───── Selected passage

Gherkin Grammar

02/04/2015 by Christian Kram | Filed in language, testing | Comments Off

I have been digging into BDD lately. There are some good readings on cucumber and jbhave (and probably a ton of other tools), giving examples and syntax descriptions of the different phrases and keywords used. I couldn’t really find a proper description focusing on gherkin in terms of how different phrases are aligned and supposed to be put together. This was more or less implicated, but never explicitly described. So I took some notes from several sources and put them together for some kind of a basic syntax tree (you know, the linguist deep inside loves those…). This blog post is probably not of too much use as a standalone piece of text, but writing it helped me grasp gherkin a bit better and maybe it will be helpful for someone else. So here we go:

Gherkin is as close to natural language as it gets. In fact it is a business domain language with a limited number of sentence types and phrases which are all identified with a keyword, which is followed by natural language. You will find these keywords written in italics below. Since these keywords are actually proper words, it is easy to form sentences understandable by most people. These keywords are translated into several languages, but I will focus on the English version here. So what does the general outline look like?

Actually, this looks more complicated than it really is. But before we go into detail, it should be noted that each note in the tree (which would be a phrase in linguistics) is consisting of a line starting with the keyword given in the node. Some may be followed up by additional lines of text, some may not.

The feature is the establishing part of each Gherkin file and (duh, that’s probably why they are called feature files). Every feature can have one background phrase, but it doesn’t have to. It does have to have at least one scenario or one scenario outline. Several of these are possible in every thinkable combination. All these carry the keyword and the name which can be followed by several lines of text which described the feature (or background or scenario or scenario outline). The scenario is the most likely part here, so we will have a look at this one first:

Every scenario is made up of three steps: given, when, then. There can be several instances of each, but since that is not very readable, the conjunctions and and but can be used. Formally there is no difference between these, they are simply used to concatenate steps. These steps consist of only one line of text. Contentwise the given step provides the context, the when step describes an interaction and the then phrase lays down the outcome of the interaction in that given context.

Scenario outlines are pretty much like scenarios, with one notable exception: a singular phrase called examples is added behind the given/when/then steps. This is used for providing parameters (so to say) which can be used in the steps. Instead of several scenarios differing in let’s say only one value which is entered somewhere, it is way easier to use one scenario outline and give those values in the examples.

The background differs slightly, since there can only be one and it makes use of given steps only, conjunctions may be used, though. The background is actually a set of given steps that applies to every scenario or scenario outline in the whole feature file. You are defining a common context for the scenarios/scenario outlines with the background (which of course only makes sense if you have several of those…).

So that’s it basically for a short syntactical description of gherkin and a basic introduction to the different phrases from a content point of view. I really recommend to have a look at the links given above. Or if you prefer books, you should have a look at “The Cucumber Book” by Matt Wynne/Aslak Hellesoy or at “Behaviour-Driven Development” by Liz Keogh. Both gave me tremendous input on the topic.

Happy Easter!

──────────
───── Extracted data

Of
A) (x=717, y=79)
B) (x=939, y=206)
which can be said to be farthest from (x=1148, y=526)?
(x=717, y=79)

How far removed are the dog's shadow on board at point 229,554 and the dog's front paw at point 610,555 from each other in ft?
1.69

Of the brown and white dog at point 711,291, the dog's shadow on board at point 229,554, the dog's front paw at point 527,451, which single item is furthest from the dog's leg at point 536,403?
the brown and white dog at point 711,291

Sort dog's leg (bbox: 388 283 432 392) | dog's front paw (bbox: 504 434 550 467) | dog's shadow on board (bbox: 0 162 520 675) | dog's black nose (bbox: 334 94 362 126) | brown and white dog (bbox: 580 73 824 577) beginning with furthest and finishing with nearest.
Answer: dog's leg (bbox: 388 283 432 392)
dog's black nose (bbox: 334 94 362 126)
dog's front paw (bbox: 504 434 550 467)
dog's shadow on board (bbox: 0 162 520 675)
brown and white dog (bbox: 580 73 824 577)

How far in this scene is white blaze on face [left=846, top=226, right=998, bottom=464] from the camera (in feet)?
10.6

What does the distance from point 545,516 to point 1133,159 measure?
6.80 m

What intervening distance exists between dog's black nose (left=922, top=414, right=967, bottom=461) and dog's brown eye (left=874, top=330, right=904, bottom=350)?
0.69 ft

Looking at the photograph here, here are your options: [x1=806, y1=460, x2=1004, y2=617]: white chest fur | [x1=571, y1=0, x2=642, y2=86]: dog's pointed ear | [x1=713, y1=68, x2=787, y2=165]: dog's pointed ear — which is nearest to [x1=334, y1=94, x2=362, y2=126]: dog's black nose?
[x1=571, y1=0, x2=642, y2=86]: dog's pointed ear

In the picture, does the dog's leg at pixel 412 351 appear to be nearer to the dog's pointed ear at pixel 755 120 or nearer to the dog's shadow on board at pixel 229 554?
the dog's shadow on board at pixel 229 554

──────────

# Objectives
A. Answer these questions from the Gherkin grammar post:
(i) How many background phrases can a feature have?
(ii) What three steps make up every scenario?
(iii) What phrase do scenario outlines add behind the given/when/then steps?
B. Does each statement agree with the Gherkin grammar post? Answer yes or no, and quote the words that decide it.
(i) A feature must have at least one scenario or one scenario outline.
(ii) The background can include when and then steps.
(iii) Gherkin keywords are available only in English.
The records are separate material with no connection to the Gherkin grammar post.

# Full answers
A.
(i) One, though it is optional.
(ii) Given, when and then.
(iii) Examples.

B.
(i) Yes: "It does have to have at least one scenario or one scenario outline."
(ii) No: "it makes use of given steps only"
(iii) No: "These keywords are translated into several languages"